Seulement, en 1997, suite à une puissante vague de grèves, Mugabe mit fin aux privatisations et rétablit les subventions d’État, défiant les diktats du FMI. Les prêts internationaux furent brutalement réduits. Pris à la gorge, des paysans pauvres se mirent à occuper certaines des riches fermes européennes qui continuaient à exploiter les terres les plus fertiles depuis l’indépendance, en 1980.
En 2000, tentant de rétablir un prestige fortement érodé, Mugabe transforma ces occupations en politique officielle. Mais pour les leaders impérialistes, c’était franchir le Rubicon : la sacro-sainte propriété capitaliste avait été violée et Mugabe devrait payer pour cela.

Deux ans plus tard, Bush ajouta le Zimbabwe à sa liste d’États « voyous » et l’ère des sanctions économiques commença, gelant une partie des avoirs du pays dans les banques occidentales et tarissant ses sources de devises. C’est cela, bien plus que le parasitisme du régime ( qui n’était pas nouveau ), qui entraîna la catastrophe économique qui suivit. L’inflation atteignit en février de cette année un taux annuel astronomique de 100 580 %.[page]

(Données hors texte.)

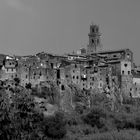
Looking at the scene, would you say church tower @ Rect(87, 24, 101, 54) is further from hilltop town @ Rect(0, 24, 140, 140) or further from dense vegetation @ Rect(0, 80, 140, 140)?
dense vegetation @ Rect(0, 80, 140, 140)

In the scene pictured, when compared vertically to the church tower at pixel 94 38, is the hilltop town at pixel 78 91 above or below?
below

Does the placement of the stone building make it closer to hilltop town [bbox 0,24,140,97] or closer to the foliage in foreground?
hilltop town [bbox 0,24,140,97]

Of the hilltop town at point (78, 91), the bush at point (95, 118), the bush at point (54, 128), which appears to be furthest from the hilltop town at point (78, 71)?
the bush at point (54, 128)

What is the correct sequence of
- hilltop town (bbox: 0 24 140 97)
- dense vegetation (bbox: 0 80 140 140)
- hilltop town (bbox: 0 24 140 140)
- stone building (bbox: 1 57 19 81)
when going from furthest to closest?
hilltop town (bbox: 0 24 140 97), stone building (bbox: 1 57 19 81), hilltop town (bbox: 0 24 140 140), dense vegetation (bbox: 0 80 140 140)

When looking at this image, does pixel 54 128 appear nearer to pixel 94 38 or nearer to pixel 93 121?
pixel 93 121

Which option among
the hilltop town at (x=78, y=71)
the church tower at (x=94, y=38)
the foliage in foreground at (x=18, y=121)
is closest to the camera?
the foliage in foreground at (x=18, y=121)

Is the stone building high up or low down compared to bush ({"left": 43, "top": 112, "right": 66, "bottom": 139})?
up

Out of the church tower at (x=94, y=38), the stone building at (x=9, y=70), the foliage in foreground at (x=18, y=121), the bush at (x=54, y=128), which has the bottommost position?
the bush at (x=54, y=128)

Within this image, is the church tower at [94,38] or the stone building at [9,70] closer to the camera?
the stone building at [9,70]

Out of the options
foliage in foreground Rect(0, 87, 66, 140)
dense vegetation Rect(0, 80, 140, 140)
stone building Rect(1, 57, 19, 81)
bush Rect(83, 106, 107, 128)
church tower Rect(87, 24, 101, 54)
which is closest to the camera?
foliage in foreground Rect(0, 87, 66, 140)

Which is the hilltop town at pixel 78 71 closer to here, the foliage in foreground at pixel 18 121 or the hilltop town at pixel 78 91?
the hilltop town at pixel 78 91

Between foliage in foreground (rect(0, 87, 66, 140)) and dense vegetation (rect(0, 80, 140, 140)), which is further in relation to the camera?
dense vegetation (rect(0, 80, 140, 140))

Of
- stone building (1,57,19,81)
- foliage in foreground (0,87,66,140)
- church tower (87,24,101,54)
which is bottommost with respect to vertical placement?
foliage in foreground (0,87,66,140)

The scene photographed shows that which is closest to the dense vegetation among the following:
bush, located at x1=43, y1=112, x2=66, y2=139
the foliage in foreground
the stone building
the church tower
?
bush, located at x1=43, y1=112, x2=66, y2=139
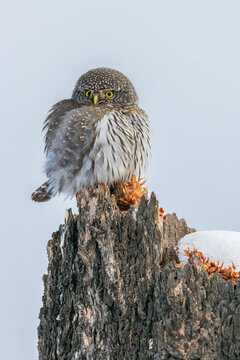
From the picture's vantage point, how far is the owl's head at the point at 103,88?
6.69 meters

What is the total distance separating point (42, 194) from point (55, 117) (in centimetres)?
112

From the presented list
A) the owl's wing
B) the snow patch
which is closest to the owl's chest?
the owl's wing

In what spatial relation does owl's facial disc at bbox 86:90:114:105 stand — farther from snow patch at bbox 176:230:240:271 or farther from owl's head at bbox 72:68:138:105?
snow patch at bbox 176:230:240:271

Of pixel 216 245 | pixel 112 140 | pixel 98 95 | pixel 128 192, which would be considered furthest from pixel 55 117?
pixel 216 245

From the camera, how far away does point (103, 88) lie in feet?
22.0

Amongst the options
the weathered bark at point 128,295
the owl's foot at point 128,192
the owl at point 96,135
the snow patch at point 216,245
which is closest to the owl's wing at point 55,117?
the owl at point 96,135

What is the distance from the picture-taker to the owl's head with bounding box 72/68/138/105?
22.0 feet

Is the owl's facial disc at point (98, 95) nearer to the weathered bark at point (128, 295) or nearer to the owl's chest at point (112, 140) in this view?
the owl's chest at point (112, 140)

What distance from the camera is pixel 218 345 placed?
4.38 metres

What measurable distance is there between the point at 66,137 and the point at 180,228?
5.86 feet

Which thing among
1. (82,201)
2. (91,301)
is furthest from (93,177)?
(91,301)

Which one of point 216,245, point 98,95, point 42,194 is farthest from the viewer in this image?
point 42,194

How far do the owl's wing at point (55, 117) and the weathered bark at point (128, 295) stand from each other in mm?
1414

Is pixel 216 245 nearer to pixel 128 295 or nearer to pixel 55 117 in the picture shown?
pixel 128 295
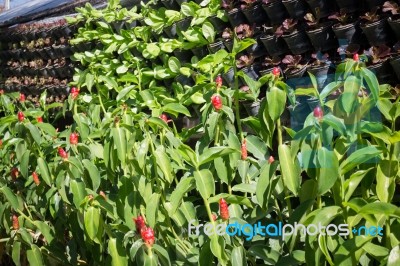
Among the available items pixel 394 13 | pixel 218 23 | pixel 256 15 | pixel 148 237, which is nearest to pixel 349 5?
pixel 394 13

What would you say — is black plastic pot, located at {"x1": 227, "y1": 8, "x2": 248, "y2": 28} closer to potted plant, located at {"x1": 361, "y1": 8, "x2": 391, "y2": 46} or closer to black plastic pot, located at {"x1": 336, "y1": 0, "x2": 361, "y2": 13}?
black plastic pot, located at {"x1": 336, "y1": 0, "x2": 361, "y2": 13}

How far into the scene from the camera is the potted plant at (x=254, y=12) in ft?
8.77

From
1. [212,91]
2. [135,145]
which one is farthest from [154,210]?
[212,91]

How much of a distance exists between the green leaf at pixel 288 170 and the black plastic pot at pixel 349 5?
1102mm

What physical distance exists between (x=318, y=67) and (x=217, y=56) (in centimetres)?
46

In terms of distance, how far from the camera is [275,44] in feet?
8.39

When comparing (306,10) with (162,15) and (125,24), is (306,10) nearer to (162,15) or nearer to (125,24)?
(162,15)

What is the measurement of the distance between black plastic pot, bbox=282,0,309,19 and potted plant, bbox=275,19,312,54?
0.11ft

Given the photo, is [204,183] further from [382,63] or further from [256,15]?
[256,15]

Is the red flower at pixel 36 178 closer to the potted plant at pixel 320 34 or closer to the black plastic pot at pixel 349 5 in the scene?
the potted plant at pixel 320 34

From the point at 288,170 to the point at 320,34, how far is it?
1096 mm

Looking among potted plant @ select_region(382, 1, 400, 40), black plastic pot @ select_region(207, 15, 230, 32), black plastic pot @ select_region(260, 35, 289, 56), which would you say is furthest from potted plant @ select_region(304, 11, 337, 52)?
black plastic pot @ select_region(207, 15, 230, 32)

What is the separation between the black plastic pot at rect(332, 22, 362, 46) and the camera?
2244 mm

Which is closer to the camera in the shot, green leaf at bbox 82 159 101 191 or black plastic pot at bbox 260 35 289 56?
green leaf at bbox 82 159 101 191
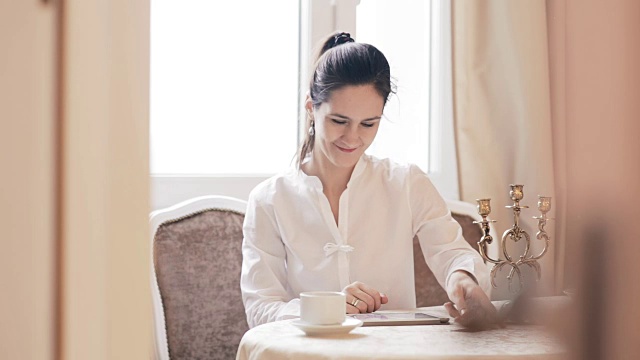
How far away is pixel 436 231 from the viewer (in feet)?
4.62

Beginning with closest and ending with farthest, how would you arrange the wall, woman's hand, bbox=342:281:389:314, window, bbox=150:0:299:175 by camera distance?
→ the wall, woman's hand, bbox=342:281:389:314, window, bbox=150:0:299:175

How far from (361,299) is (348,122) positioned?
34 cm

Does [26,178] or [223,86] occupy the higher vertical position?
[223,86]

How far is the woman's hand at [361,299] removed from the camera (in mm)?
1117

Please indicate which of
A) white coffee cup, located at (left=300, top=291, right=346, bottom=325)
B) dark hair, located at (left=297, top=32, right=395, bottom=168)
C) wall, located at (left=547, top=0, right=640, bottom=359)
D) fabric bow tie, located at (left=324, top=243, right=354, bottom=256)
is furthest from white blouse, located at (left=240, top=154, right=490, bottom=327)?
wall, located at (left=547, top=0, right=640, bottom=359)

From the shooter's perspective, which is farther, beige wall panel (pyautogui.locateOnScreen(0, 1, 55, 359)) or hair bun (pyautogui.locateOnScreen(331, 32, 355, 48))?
hair bun (pyautogui.locateOnScreen(331, 32, 355, 48))

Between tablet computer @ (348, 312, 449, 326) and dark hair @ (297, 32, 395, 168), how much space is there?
45cm

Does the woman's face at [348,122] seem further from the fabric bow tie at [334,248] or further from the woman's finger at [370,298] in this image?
the woman's finger at [370,298]

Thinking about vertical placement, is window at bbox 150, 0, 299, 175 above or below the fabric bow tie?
above

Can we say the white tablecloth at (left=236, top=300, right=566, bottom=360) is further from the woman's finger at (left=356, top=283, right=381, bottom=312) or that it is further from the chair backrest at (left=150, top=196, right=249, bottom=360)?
the chair backrest at (left=150, top=196, right=249, bottom=360)

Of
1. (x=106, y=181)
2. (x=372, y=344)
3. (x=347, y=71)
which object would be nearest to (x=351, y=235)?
(x=347, y=71)

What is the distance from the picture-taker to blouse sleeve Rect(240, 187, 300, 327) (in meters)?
1.25

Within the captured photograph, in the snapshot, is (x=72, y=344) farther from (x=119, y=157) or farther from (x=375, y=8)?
(x=375, y=8)

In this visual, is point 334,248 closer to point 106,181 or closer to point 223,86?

La monnaie locale perdit toute valeur. Ceux qui n’avaient rien à troquer contre de la nourriture furent condamnés à la charité ou la famine. 30 à 40 % des 12,3 millions d’habitants du pays fuirent la faim dans les pays voisins. Et dans un pays qui avait été relativement riche par rapport à bien d’autres, l’espérance de vie tomba à 35 ans, la plus basse en Afrique.

Les prétentions « démocratiques » des leaders occidentaux, qui sont responsables de cette catastrophe, cachent des intérêts économiques bien définis. Car, outre les banques comme Barclays et Standard Chartered qui continuent à opérer au Zimbabwe, ou les groupes agroalimentaires qui exportent chaque jour vers l’Europe des produits frais dont la population aurait tant besoin, de puissants groupes miniers ont des intérêts au Zimbabwe, et surtout des ambitions.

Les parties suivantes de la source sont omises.